### Information theory

Information theory quantifies the amount of information present. In information theory, the amount of information is characterized as:

• Predictability:
• Guaranteed events have zero information.
• Likely events have little information. (Biased dice have little information.)
• Independent events add information. Rolling a dice twice with heads have twice the information of rolling the dice once with a head.

Information of an event is defined as:

$I(x) = - \log(P(x))$

### Entropy

In information theory, entropy measures the amount of information.

We define entropy as:

$\begin{split} H(x) & = E_{x \sim P}[I(x)] \\ \end{split}$

So

$\begin{split} H(x) & = − \mathbb{E}_{x \sim P} [log P(x)] \\ H(x) & = - \sum_x P(x) \log P(x) \\ \end{split}$

If $$\log$$ has a base of 2, it measure the number of bits to encode the information. In information theory, information and random-ness are positively correlated. High entropy equals high randomness and requires more bits to encode it.

### Example

Let’s comput the entropy of a coin. For a fair coin:

$H(X) = - p(head) \cdot \log_2(p(head)) - p(tail) \cdot log_2(p(tail)) = - \log_2 \frac{1}{2} = 1$

Therefore we can use 1 bit to represent head (0 = head) and 1 bit to represent tail (1 = tail).

The entropy of a coin peaks when $$p(head)=p(tail)=0.5$$. (Source Wikipedia)

For a fair die, $$H(X) = \log_2 6 \approx 2.59$$. A fair die has more entropy than a fair coin because it is less predictable.

### Cross entropy

If entropy measures the minimum number of bits to encode information, cross entropy measures the minimum of bits to encode $$x$$ with distribution $$P$$ using the wrong optimized encoding scheme from $$Q$$.

Cross entropy is defined as:

$H(P, Q) = - \sum_x P(x) \log Q(x)$

In deep learning, $$P$$ is the distribution of the true labels, and $$Q$$ is the probability distribution of the predictions from the deep network.

### KL Divergence

In deep learning, we want a model predicting data distribution $$Q$$ resemble the distribution $$P$$ from the data.
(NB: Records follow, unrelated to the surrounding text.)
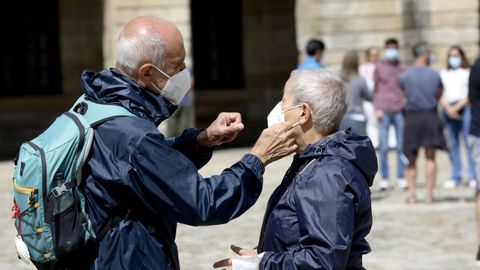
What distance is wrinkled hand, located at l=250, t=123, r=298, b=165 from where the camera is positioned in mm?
3605

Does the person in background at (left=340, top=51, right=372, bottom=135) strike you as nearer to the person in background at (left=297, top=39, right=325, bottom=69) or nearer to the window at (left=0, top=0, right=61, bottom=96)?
the person in background at (left=297, top=39, right=325, bottom=69)

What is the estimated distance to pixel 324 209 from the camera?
351 centimetres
Such difference between 2 probability distributions can be measured by KL Divergence which is defined as:

$\begin{split} D_{KL}(P \vert \vert Q) = \mathbb{E}_x \log \frac{P(x)}{Q(x)} \end{split}$

So,

$\begin{split} D_{KL}(P \vert \vert Q) & = \sum_{x=1}^N P(x) \log \frac{P(x)}{Q(x)} \\ & = \sum_{x=1}^N P(x) [\log P(x) - \log Q(x)] \end{split}$ (Source Wikipedia.)
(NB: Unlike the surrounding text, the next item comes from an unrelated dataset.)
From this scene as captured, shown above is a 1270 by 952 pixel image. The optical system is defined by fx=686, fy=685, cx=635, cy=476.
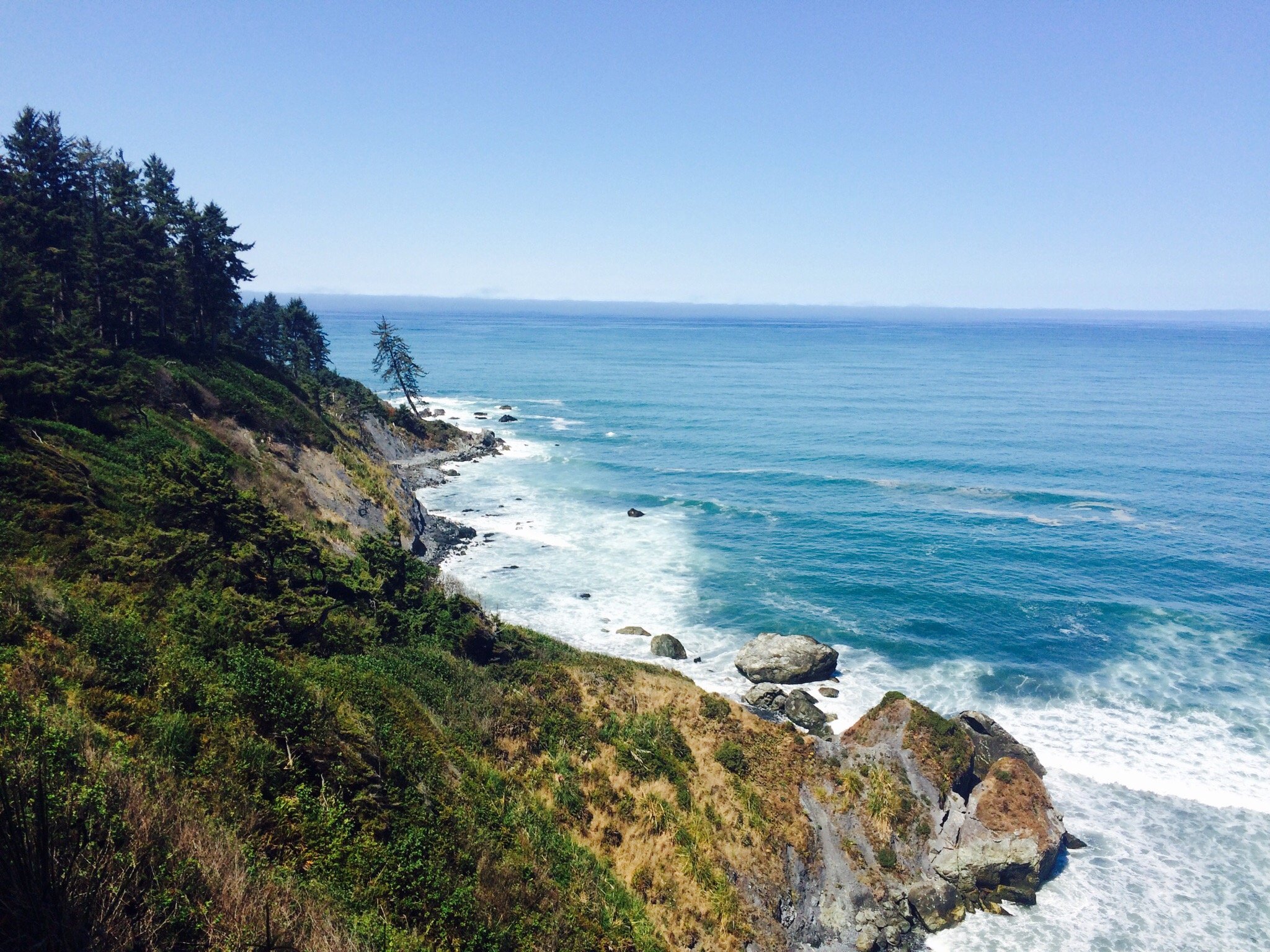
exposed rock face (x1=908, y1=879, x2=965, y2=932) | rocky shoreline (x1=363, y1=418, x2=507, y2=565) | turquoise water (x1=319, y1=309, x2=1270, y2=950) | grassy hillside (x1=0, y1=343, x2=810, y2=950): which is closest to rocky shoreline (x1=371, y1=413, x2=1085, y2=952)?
exposed rock face (x1=908, y1=879, x2=965, y2=932)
KL-divergence is not commutative: $$D_{KL}(P \vert \vert Q) \neq D_{KL}(Q \vert \vert P)$$.

Recall:

$\begin{split} H(P) & = - \sum P \log P, \\ H(P, Q) & = - \sum P \log Q, \quad \text{and}\\ D_{KL}(P \vert \vert Q) & = \sum P \log \frac{P}{Q}. \\ \end{split}$

We can rewrite the cross entropy equation with KL divergence:

$\begin{split} H(P, Q) & = - \sum P \log Q \\ & = - \sum P \log P + \sum P \log P - \sum P \log Q \\ & = H(P) + \sum P \log \frac{P}{Q} \\ H(P, Q) & = H(P) + D_{KL}(P \vert \vert Q) \\ \end{split}$

So cross entropy is the sum of entropy and KL-divergence. Cross entropy $$H(P, Q)$$ is larger than $$H(P)$$ since we require extra amount of information (bits) to encode data with less optimized scheme from $$Q$$ if $$P \neq Q$$. Hence, KL-divergence is always positive for $$P \neq Q$$ or zero otherwise.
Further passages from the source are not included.